In contriamo il dottor Raphael Mechoulam: il primo ricercatore sulla cannabis al mondo


In contriamo il dottor Raphael Mechoulam: il primo ricercatore sulla cannabis al mondo

L'accettazione della cannabis come sostanza medica sostenibile è stata una lenta e dura battaglia. La comunità medica mondiale ha raggiunto scarsi risultati sulla comprensione dei cannabinoidi, ad eccezione del Dr. Raphael Mechoulam. Le scoperte di Mechoulam come giovane scienziato gli hanno fatto meritare un futuro di successo come indiscusso "padre/nonno/padrino della cannabis”e dell’esplorazione delle interazioni fra cannabinoidi e il corpo umano.

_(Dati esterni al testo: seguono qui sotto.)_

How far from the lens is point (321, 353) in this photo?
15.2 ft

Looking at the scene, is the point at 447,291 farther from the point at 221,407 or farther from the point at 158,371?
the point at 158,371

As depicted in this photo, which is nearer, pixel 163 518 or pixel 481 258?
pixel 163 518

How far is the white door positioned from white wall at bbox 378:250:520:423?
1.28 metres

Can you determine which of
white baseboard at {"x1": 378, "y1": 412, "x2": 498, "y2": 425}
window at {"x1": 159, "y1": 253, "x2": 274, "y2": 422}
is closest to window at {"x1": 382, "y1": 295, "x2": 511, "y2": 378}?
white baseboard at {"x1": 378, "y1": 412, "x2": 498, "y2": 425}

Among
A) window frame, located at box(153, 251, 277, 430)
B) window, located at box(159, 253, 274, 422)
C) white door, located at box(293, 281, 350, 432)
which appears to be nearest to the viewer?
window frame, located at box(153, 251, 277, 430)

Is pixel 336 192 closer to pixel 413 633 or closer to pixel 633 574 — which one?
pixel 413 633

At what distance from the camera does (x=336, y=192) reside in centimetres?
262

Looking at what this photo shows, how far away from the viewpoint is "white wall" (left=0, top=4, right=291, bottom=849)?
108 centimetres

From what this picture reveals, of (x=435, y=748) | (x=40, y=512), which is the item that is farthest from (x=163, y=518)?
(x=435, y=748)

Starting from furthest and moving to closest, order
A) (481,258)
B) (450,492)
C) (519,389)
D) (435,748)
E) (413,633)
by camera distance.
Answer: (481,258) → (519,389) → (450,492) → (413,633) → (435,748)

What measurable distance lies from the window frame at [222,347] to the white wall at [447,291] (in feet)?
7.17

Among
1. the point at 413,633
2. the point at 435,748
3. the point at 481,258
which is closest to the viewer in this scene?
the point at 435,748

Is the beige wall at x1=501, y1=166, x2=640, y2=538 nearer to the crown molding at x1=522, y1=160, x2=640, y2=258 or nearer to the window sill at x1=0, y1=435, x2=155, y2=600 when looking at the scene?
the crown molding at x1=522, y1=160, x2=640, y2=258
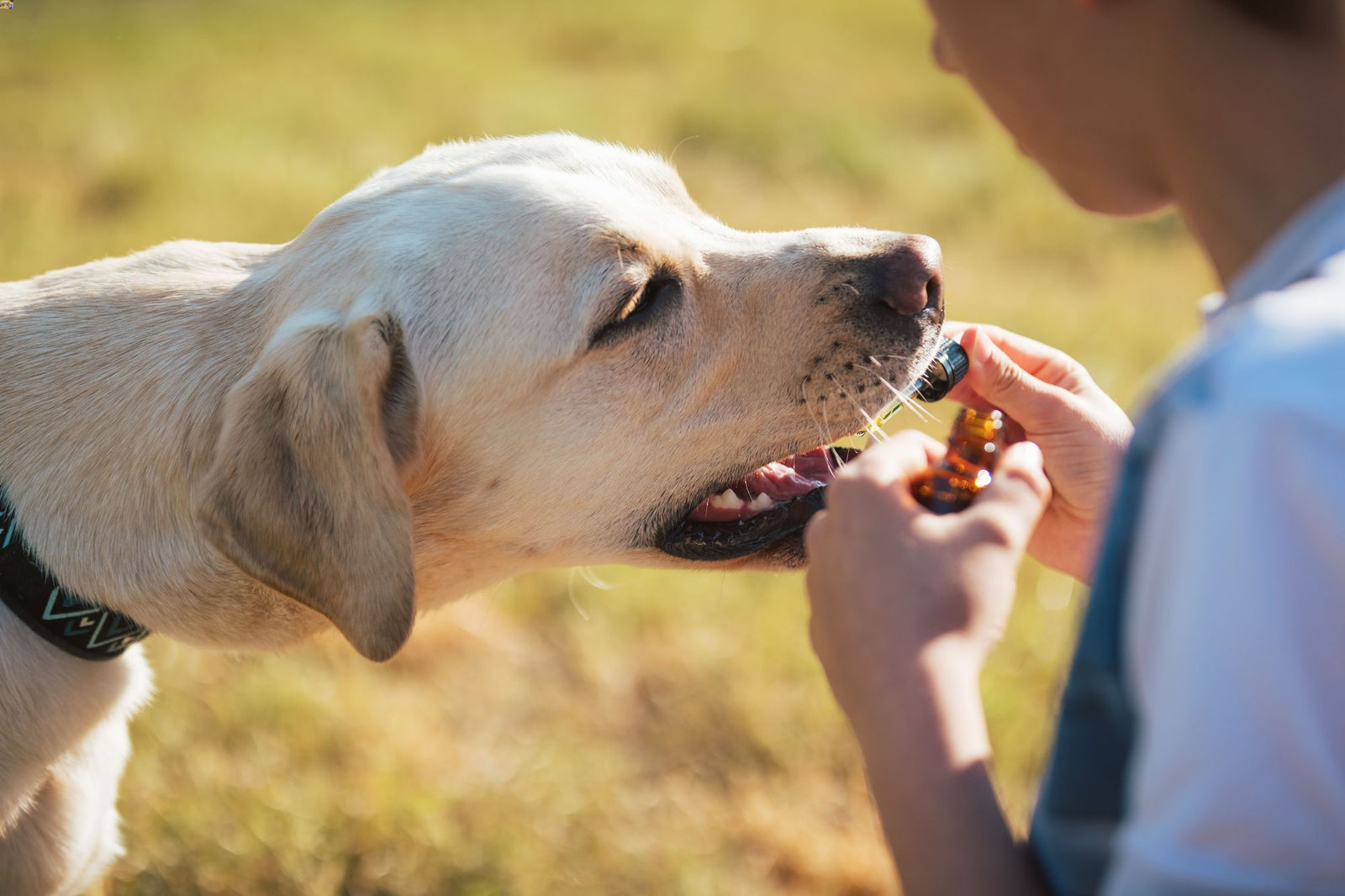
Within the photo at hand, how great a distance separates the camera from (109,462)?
7.79 ft

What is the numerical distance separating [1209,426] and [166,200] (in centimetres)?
640

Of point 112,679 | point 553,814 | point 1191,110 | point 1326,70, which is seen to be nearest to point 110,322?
point 112,679

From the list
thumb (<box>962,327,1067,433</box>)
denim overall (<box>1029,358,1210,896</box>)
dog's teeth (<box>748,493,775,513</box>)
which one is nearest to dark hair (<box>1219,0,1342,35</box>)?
denim overall (<box>1029,358,1210,896</box>)

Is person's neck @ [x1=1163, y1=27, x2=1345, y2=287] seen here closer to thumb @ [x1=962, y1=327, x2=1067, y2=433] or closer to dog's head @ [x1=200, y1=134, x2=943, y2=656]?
thumb @ [x1=962, y1=327, x2=1067, y2=433]

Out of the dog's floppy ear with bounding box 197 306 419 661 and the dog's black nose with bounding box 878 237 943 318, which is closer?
the dog's floppy ear with bounding box 197 306 419 661

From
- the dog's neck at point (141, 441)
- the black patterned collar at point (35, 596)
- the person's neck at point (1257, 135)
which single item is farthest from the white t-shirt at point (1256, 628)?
the black patterned collar at point (35, 596)

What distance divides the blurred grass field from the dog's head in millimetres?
963

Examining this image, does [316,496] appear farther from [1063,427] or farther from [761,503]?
[1063,427]

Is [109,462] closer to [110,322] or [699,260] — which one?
[110,322]

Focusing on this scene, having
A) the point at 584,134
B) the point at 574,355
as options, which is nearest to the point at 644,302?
the point at 574,355

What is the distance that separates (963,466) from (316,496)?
120 centimetres

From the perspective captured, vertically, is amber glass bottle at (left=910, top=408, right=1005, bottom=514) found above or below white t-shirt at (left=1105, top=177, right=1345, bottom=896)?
below

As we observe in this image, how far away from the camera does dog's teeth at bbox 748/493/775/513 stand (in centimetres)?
266

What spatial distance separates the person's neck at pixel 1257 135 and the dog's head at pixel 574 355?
1.04 meters
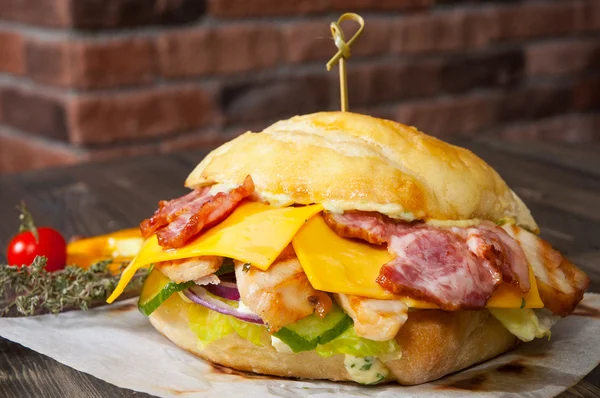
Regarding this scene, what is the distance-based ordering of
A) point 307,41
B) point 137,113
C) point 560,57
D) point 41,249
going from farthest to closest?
point 560,57 → point 307,41 → point 137,113 → point 41,249

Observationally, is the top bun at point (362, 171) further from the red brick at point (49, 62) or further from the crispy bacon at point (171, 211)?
the red brick at point (49, 62)

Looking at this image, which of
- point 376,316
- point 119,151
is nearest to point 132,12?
point 119,151

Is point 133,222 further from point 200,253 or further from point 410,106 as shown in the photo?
point 410,106

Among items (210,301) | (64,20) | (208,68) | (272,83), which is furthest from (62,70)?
(210,301)

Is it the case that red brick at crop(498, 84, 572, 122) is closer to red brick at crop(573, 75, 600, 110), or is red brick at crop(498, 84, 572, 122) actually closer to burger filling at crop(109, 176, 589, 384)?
red brick at crop(573, 75, 600, 110)

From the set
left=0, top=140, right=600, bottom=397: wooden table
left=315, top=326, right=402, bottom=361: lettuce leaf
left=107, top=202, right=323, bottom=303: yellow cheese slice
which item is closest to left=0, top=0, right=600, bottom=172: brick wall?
left=0, top=140, right=600, bottom=397: wooden table

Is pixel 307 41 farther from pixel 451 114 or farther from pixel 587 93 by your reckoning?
pixel 587 93
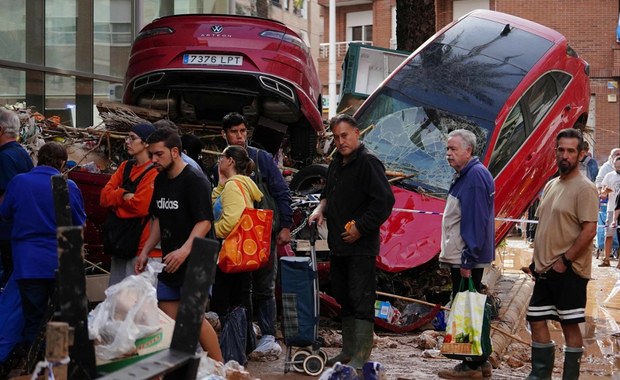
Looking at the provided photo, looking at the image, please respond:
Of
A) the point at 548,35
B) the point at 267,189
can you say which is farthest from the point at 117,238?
the point at 548,35

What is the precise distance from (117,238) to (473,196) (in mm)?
2596

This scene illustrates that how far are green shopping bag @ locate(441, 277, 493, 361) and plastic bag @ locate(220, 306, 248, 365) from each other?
1446 millimetres

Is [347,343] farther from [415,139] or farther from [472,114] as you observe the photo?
[472,114]

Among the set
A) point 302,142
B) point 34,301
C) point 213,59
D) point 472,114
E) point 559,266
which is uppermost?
point 213,59

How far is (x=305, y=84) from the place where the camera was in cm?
1121

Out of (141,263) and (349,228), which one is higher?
(349,228)

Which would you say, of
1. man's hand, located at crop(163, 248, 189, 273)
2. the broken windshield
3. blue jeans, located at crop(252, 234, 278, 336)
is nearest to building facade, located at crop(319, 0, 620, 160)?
the broken windshield

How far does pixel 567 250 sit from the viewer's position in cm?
742

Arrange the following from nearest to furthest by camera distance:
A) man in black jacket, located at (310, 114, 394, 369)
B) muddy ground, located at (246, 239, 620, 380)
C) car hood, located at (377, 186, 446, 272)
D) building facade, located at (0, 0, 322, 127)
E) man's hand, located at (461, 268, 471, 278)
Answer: man in black jacket, located at (310, 114, 394, 369) < man's hand, located at (461, 268, 471, 278) < muddy ground, located at (246, 239, 620, 380) < car hood, located at (377, 186, 446, 272) < building facade, located at (0, 0, 322, 127)

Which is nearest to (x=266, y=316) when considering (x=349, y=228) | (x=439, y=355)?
(x=349, y=228)

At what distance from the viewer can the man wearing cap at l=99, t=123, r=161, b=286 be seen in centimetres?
748

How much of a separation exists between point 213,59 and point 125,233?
3.38 m

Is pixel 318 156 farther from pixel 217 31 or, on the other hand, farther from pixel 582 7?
pixel 582 7

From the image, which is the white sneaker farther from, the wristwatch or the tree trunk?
the tree trunk
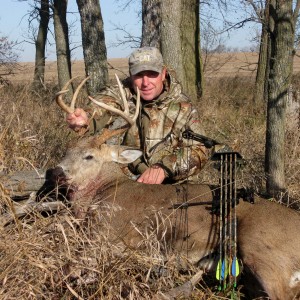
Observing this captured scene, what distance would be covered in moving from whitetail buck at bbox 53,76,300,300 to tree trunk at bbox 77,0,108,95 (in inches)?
170

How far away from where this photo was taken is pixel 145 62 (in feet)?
16.6

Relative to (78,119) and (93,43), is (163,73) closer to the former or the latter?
(78,119)

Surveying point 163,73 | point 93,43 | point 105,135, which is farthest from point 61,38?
point 105,135

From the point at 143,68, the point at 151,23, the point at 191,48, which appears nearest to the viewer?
the point at 143,68

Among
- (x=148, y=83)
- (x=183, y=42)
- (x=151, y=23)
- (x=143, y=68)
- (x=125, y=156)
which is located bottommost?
(x=125, y=156)

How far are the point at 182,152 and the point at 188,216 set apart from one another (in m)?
1.00

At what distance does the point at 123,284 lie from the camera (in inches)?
121

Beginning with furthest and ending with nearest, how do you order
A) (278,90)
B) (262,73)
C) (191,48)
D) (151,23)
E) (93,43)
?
(262,73), (191,48), (93,43), (151,23), (278,90)

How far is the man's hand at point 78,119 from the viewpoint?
193 inches

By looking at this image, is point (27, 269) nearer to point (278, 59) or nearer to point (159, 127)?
point (159, 127)

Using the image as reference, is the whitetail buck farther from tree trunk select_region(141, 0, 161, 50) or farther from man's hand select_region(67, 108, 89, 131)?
tree trunk select_region(141, 0, 161, 50)

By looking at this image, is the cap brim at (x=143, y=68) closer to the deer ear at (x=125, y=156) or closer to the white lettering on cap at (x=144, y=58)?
the white lettering on cap at (x=144, y=58)

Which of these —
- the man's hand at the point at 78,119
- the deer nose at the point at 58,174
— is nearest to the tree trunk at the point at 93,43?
the man's hand at the point at 78,119

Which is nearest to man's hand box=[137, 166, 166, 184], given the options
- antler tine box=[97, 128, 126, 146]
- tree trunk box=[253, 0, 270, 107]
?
antler tine box=[97, 128, 126, 146]
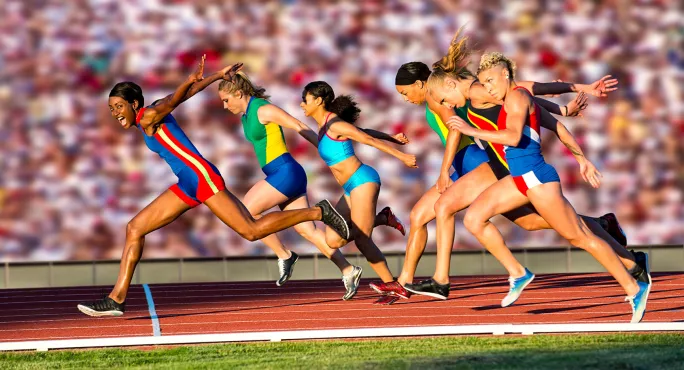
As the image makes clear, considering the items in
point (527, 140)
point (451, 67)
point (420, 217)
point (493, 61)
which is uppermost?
point (451, 67)

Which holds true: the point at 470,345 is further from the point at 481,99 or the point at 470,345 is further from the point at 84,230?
the point at 84,230

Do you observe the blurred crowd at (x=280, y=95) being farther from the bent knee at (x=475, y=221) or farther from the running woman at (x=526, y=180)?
the running woman at (x=526, y=180)

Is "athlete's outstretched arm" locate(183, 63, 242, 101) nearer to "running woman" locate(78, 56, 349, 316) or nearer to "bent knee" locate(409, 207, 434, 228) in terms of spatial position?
"running woman" locate(78, 56, 349, 316)

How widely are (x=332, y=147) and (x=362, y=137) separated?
13.5 inches

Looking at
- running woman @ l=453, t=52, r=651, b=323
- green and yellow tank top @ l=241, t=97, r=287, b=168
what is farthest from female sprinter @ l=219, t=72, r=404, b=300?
running woman @ l=453, t=52, r=651, b=323

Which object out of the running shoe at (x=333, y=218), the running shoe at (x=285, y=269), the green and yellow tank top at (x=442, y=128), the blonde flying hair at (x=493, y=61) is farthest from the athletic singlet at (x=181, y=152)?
the running shoe at (x=285, y=269)

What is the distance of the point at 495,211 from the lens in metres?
9.05

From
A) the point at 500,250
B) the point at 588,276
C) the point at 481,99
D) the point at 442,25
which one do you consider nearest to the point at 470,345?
the point at 500,250

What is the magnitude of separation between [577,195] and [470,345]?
255 inches

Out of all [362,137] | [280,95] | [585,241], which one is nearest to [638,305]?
[585,241]

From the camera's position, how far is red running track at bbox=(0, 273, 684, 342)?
30.6 feet

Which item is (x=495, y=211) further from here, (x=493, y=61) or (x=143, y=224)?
(x=143, y=224)

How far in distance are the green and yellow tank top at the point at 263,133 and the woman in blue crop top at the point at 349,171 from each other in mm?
585

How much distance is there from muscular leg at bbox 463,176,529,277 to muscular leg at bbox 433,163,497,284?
0.29 m
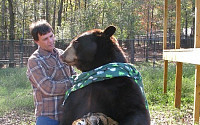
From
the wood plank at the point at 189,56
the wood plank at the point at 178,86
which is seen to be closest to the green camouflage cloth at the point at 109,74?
the wood plank at the point at 189,56

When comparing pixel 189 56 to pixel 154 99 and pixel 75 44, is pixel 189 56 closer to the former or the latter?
→ pixel 75 44

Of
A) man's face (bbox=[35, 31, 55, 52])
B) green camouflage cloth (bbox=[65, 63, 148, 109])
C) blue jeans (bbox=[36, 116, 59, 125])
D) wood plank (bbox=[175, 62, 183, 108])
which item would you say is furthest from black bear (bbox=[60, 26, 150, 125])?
wood plank (bbox=[175, 62, 183, 108])

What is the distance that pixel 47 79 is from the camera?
8.45 feet

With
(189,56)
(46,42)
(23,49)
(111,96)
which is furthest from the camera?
(23,49)

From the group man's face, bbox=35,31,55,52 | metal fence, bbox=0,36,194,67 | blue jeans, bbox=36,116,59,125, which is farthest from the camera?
metal fence, bbox=0,36,194,67

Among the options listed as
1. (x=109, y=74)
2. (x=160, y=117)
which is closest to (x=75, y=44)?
(x=109, y=74)

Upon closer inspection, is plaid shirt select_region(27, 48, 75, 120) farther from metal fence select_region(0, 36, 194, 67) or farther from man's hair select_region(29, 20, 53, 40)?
metal fence select_region(0, 36, 194, 67)

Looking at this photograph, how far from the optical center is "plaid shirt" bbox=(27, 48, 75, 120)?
257cm

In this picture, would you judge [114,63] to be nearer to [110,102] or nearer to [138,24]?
[110,102]

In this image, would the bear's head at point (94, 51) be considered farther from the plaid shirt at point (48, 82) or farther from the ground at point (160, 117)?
the ground at point (160, 117)

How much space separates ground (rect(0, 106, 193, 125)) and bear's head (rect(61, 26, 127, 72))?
Answer: 343 centimetres

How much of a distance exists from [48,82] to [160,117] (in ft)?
13.0

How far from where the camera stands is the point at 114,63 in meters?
2.29

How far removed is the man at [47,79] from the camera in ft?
8.45
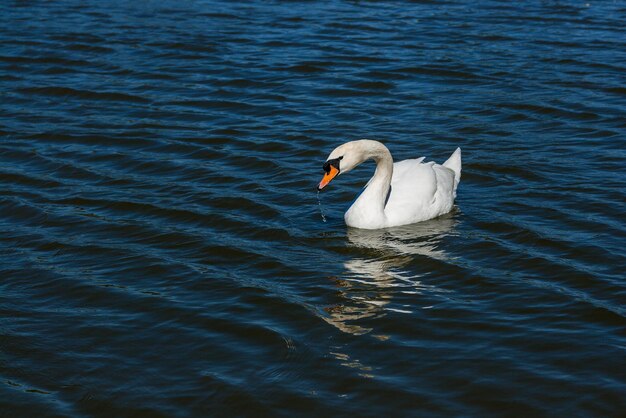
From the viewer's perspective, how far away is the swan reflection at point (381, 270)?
9297 mm

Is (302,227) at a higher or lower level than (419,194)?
lower

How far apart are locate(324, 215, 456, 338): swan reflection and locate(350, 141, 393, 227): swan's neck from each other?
0.19m

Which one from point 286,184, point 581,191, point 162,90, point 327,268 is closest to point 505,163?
point 581,191

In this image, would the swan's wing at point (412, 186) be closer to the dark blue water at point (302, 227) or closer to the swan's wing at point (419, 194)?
the swan's wing at point (419, 194)

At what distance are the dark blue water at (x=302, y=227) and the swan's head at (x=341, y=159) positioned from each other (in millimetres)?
673

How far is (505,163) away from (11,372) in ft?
23.6

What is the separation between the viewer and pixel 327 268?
10.4 meters

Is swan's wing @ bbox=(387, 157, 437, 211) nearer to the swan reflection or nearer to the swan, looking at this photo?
the swan

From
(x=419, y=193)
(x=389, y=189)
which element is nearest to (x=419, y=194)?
(x=419, y=193)

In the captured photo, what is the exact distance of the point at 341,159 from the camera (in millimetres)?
11203

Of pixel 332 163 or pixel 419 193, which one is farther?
pixel 419 193

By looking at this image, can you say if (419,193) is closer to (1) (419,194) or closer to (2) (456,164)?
(1) (419,194)

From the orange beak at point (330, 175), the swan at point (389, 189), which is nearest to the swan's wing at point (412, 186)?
the swan at point (389, 189)

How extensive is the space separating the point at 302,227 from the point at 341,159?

A causa di un lungo stigma contro l'ingestione dei cannabinoidi durante il ventesimo secolo, la nozione di marijuana come medicina efficace è stata una pillola amara da inghiottire per molte persone. Il dottor Mechoulam è invece un ricercatore che ha osservato la canapa sotto la stessa lente usata per qualsiasi altra sostanza degna di studio scientifico.

Non si è avvicinato alla ricerca sulla cannabis con dei pregiudizi, e questo gli ha permesso di fare grandi scoperte, offrendo informazioni che ora sono considerate la base degli studi sui cannabinoidi in medicina.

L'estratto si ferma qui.